5:45pm, Sunday 6th November

Lamentations 3.17-26, 31-33

John 6.37-40


In the Church’s year, we are in the midst of a season of remembering – the time of All Saints and All Souls and Remembrance Sunday.  It is a time when our consciousness is enlarged, when we are sensitised to glimpses of a world beyond our present reality.  And it is a time which coincides with the fading light of late autumn.

It always comes as a bit of a surprise, doesn’t it, how quickly that light draws in once the clocks go back.  We seem to be racing towards the shortest day, through dark mornings, evocative dusks and early blackness.

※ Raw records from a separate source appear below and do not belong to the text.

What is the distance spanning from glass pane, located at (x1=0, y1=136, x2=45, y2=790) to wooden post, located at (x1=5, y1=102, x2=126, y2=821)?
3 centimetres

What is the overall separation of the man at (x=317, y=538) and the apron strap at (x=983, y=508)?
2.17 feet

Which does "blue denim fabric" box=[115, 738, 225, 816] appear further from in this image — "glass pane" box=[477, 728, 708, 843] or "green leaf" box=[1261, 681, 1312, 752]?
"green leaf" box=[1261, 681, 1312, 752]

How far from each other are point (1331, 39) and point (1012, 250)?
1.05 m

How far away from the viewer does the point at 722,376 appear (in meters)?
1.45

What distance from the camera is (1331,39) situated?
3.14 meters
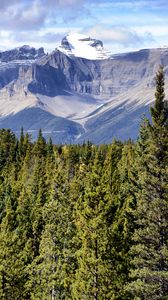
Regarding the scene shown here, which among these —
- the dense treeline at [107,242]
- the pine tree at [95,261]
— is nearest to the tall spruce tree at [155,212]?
the dense treeline at [107,242]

This darkness finds its echo in our first reading:  ‘My soul is bereft of peace,’ says the writer of Lamentations; ‘I have forgotten what happiness is.’ It is part of our humanity. There is no getting round the pain of grief, the darkness of that night.  Countless people have known it before us, and all of us gathered here have known it and know it still. 

Thanks to the gunpowder plotters, into the blackness of our November nights blasts the light of a thousand fireworks.  Other cultures have them too, of course, and if it hadn’t been for Guy Fawkes, we’d probably have found another reason to have them.  They make our darkness bright.  They lift our spirits, and make us gasp with wonder.

And of course, faith can be like this, too.  We can know the sudden breaking in of God to our lives in amazing ways.  We can have our whole view of the world turned upside down by experiencing his power.

But more often than not, it’s not like this.  Joy doesn’t just blast through our grief.  Faith is not like fireworks.

But that doesn’t mean that we are simply left with our darkness.

‘My soul…is bowed down within me,’ we hear in our reading, ‘But this I call to mind, and therefore I have hope.  The steadfast love of the Lord never ceases, his mercies never come to an end; they are new every morning;  great is  your faithfulness.’

This is no quick-fix, spectacular, spirit lifting firework.  Instead, it is the result of little glimpses of light.  The little glimpses that you catch unawares, like starlight, or a shaft of sun across water, or the dappled pale yellow of a winter dawn.  It doesn’t happen immediately, but it comes unbidden if we wait.  Because God, whose love is our light, will always wait for us.

God’s light is shown to us in Jesus, his Son.  He knew what it was to be bereft of peace as he walked the way of the cross.  He knew what it was to be plunged into darkness as he died for us.  It is only through this pain and darkness that the Light comes into the world, and with it the hope through which we know that darkness never has the last word. 

It is through Jesus that we come to know love and life again, even in and through sorrow. In a quiet, often unspectacular way, His light surrounds us all the time, even when the world feels very dark.   The priest and poet, Malcolm Guite, speaks of this as ‘the light we never noticed [falling] into our lives’.

We will never see its fullness in this life, but all these unremarked beams, which shine around us and reflect and shimmer in our earthly lives, are gathered up when we die, so that as Jesus says, he will lose nothing – all will be raised up on the last day.

So as we remember those who are so dear to us, let us also trust in God’s grace to touch and comfort us, to turn us towards the light, to draw us to himself, so that we might know the love of Jesus with us now, and in the years to come.  In his name.  Amen.